Este naufrágio, avistado ao largo da costa inglesa, é o do Dom van Keulen, um navio holandês que partiu de Marrocos para os Países Baixos no outono de 1633. Após trinta anos de pesquisas, arqueólogos e historiadores conseguiram traçar a sua viagem. O navio fazia parte do próspero comércio de ouro entre a África Ocidental e o império comercial holandês.
Moedas de ouro e joias recuperadas no local. Crédito: British Museum
A carga do navio revela a dimensão destas trocas. Segundo os arquivos, o Dom van Keulen transportava 150 sacos de goma arábica, 64 sacos de salitre, 320 peles de cabra e 9 000 ducados barbarescos, moedas de ouro marroquinas. A maioria dos bens foi recuperada na época e a posição exata do naufrágio foi esquecida.
Entre os objetos recentemente recuperados, um tesouro de 400 moedas de ouro que permitiu a sua identificação formal. As moedas de ouro provinham da costa barbaresca, o atual Marrocos.
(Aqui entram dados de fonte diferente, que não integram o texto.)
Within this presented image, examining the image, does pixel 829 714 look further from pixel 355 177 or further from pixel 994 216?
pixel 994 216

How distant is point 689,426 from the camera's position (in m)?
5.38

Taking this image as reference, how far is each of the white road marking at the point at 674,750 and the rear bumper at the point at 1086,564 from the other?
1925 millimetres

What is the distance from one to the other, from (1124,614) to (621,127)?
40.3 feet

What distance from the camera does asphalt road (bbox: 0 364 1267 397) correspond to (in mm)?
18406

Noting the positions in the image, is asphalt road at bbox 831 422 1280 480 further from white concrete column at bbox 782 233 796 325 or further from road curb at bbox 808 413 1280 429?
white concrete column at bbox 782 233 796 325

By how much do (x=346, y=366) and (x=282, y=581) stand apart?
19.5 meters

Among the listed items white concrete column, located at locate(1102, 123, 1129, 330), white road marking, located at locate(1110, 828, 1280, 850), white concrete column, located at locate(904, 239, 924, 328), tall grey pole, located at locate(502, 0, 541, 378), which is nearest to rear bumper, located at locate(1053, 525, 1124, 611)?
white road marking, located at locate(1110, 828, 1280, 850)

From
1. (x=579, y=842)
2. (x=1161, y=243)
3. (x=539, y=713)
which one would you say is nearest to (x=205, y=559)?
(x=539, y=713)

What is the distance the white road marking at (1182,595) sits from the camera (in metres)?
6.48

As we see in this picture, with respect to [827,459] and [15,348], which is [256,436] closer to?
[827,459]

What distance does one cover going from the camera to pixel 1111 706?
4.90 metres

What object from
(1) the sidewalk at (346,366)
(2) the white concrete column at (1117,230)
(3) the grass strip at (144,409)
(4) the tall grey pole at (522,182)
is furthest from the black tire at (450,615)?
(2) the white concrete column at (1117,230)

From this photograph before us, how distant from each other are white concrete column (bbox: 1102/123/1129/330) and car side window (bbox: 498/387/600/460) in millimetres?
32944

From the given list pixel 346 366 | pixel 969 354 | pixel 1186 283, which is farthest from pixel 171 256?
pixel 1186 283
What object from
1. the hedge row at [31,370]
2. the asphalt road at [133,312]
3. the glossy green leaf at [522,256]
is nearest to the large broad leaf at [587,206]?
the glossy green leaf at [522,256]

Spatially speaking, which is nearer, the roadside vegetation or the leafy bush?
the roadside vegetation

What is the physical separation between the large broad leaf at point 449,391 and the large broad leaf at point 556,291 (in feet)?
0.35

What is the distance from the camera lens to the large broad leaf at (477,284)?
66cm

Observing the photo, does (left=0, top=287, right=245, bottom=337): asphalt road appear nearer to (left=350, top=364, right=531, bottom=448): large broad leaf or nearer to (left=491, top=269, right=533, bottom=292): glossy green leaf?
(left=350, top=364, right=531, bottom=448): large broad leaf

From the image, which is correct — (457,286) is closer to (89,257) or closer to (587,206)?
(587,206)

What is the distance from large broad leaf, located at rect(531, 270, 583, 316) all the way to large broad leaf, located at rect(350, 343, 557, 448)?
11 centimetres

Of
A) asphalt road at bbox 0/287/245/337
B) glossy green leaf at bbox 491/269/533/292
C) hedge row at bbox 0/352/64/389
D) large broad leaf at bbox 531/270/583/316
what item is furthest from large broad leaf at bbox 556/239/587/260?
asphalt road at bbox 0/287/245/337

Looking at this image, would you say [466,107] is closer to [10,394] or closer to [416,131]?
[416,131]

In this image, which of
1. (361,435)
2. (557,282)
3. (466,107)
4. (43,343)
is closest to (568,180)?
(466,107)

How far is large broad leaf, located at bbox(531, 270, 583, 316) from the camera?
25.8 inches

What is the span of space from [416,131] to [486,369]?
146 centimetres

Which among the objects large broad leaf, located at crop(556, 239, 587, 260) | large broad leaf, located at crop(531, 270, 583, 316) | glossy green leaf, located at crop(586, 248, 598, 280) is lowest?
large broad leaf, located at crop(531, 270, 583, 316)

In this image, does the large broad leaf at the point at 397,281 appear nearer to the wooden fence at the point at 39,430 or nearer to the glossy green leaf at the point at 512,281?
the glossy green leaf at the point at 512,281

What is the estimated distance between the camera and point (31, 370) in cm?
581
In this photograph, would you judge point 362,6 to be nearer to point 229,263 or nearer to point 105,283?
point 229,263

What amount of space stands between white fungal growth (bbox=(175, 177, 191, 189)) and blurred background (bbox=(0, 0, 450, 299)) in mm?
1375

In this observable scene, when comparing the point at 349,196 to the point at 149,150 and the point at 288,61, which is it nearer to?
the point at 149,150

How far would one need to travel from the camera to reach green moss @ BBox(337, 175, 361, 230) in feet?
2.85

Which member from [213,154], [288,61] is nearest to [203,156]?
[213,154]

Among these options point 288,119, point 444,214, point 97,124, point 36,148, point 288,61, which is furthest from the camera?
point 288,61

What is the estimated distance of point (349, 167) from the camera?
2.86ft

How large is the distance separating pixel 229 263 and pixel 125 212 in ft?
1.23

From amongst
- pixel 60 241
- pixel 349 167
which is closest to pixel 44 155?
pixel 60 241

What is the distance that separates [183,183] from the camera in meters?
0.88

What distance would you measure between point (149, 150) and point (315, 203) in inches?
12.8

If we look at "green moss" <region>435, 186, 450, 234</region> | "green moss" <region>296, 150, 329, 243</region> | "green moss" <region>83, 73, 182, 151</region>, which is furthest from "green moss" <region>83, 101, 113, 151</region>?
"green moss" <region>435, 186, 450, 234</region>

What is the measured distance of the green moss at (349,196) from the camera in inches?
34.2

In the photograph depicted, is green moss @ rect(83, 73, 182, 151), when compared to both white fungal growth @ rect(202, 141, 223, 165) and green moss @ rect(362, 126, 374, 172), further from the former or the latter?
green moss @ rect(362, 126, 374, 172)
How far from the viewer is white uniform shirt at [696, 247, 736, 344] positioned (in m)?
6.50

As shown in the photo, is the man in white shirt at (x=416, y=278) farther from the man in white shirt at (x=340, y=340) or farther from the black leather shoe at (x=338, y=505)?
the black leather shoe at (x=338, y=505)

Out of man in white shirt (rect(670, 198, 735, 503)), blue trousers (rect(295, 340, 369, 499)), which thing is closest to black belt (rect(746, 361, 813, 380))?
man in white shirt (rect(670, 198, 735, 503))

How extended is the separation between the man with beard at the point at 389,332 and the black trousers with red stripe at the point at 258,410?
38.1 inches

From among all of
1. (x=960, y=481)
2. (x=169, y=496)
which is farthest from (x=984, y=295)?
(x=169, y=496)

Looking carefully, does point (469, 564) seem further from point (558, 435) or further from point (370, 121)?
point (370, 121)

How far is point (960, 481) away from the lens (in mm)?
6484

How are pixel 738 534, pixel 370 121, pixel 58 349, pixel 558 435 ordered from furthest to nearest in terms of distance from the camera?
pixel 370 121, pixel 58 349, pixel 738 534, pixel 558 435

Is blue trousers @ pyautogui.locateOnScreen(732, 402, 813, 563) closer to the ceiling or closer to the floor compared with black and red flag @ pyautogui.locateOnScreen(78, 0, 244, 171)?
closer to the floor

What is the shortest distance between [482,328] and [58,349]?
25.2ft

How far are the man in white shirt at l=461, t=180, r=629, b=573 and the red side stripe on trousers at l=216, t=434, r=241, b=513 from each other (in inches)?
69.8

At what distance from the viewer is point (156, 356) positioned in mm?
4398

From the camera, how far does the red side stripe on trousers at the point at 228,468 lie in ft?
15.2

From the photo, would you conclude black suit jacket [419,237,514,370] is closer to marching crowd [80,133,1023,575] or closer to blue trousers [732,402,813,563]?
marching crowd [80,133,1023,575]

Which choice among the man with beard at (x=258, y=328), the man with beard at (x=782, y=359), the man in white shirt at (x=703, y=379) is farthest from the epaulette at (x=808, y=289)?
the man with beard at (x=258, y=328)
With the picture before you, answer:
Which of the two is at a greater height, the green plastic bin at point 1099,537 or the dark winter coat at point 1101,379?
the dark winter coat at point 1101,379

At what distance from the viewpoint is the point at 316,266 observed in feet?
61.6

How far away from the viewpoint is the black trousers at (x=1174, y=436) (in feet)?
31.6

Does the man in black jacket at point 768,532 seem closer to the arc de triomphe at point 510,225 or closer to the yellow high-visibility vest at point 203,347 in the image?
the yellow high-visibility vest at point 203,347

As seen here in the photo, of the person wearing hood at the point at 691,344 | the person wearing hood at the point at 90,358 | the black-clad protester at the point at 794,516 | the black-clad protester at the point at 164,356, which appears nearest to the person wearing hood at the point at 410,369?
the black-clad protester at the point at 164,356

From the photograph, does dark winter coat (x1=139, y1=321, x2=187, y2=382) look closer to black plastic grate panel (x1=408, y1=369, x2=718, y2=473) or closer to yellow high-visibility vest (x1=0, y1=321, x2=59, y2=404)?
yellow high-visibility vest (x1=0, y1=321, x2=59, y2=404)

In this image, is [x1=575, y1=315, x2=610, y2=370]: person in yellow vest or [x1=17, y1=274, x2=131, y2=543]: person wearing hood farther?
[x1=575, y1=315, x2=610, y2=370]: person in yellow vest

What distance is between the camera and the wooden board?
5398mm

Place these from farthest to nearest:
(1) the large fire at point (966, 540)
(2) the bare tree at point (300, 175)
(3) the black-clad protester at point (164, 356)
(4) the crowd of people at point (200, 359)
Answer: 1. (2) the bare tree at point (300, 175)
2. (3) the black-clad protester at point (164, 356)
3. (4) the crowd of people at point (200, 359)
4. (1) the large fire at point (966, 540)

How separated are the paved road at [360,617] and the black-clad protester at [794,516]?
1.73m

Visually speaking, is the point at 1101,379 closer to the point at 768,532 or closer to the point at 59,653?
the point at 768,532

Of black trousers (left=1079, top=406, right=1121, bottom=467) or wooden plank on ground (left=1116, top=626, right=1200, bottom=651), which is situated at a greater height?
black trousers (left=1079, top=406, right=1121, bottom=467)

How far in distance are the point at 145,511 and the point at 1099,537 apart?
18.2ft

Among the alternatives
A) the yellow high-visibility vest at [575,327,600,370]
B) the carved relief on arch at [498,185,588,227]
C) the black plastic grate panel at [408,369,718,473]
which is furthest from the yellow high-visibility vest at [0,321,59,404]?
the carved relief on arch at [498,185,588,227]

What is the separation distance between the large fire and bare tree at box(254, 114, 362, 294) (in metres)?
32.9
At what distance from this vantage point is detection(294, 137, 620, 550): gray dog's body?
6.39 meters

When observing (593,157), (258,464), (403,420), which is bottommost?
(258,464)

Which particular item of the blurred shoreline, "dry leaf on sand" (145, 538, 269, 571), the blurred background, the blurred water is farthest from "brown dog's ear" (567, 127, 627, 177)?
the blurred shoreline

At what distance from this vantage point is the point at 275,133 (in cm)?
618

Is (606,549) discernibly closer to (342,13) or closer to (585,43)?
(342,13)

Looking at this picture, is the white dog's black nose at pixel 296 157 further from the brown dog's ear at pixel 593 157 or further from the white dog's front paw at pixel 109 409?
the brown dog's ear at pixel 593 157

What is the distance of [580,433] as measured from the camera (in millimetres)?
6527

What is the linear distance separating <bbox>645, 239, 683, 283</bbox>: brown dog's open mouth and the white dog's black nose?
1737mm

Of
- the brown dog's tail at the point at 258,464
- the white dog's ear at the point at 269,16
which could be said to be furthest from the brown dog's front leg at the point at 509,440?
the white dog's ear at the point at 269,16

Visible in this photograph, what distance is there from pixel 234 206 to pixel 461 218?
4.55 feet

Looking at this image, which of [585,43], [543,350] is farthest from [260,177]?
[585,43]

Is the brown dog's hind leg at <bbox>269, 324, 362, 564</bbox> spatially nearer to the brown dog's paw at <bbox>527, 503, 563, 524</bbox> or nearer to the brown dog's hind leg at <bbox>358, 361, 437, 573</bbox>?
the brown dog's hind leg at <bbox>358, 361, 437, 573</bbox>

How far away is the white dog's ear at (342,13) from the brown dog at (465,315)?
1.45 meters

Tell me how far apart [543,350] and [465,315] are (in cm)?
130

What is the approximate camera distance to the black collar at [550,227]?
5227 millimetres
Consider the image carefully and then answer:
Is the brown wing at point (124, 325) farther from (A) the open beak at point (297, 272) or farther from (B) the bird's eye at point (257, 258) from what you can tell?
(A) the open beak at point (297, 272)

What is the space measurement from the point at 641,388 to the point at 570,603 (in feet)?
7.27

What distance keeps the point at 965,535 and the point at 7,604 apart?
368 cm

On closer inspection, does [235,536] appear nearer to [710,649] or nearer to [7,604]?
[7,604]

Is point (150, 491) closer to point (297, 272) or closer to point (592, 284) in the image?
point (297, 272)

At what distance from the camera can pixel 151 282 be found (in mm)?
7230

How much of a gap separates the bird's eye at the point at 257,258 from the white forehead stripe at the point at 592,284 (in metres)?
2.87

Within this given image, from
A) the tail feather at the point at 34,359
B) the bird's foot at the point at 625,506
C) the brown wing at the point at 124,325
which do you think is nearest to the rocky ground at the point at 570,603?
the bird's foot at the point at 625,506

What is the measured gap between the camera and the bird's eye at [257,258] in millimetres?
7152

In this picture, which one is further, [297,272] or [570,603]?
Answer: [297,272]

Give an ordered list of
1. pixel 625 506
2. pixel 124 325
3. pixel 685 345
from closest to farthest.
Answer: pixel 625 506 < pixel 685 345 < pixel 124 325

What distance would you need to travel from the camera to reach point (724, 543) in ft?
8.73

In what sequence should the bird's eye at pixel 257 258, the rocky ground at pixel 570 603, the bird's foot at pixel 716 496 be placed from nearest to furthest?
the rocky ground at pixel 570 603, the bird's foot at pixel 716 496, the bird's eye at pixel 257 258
Quanto aos outros objetos, estão agora expostos no British Museum: uma tigela e uma colher de estanho, joias de ouro, um peso de sondagem em forma de peixe, um selo, cerâmica e uma pepita de ouro.
Um trabalho de equipa de quase trinta anos permitiu esta identificação. O historiador Ian Friel descobriu nos Arquivos Nacionais britânicos documentos que descrevem a última viagem do navio. Este último encontrou "um tempo muito tempestuoso", fez água e afundou perto de Salcombe. Surpreendentemente, toda a tripulação sobreviveu. As pesquisas são detalhadas num livro intitulado From Morocco to the Coast of England: The Story of the Dom van Keulen and its Remarkable Cargo.
Exemplos de moedas de ouro marroquinas recuperadas. Crédito: British Museum
Desde a sua descoberta, o naufrágio está protegido pela lei de 1973 sobre naufrágios. Apenas mergulhadores com licença podem aproximar-se dele. Patrulhas regulares são realizadas para prevenir qualquer saque.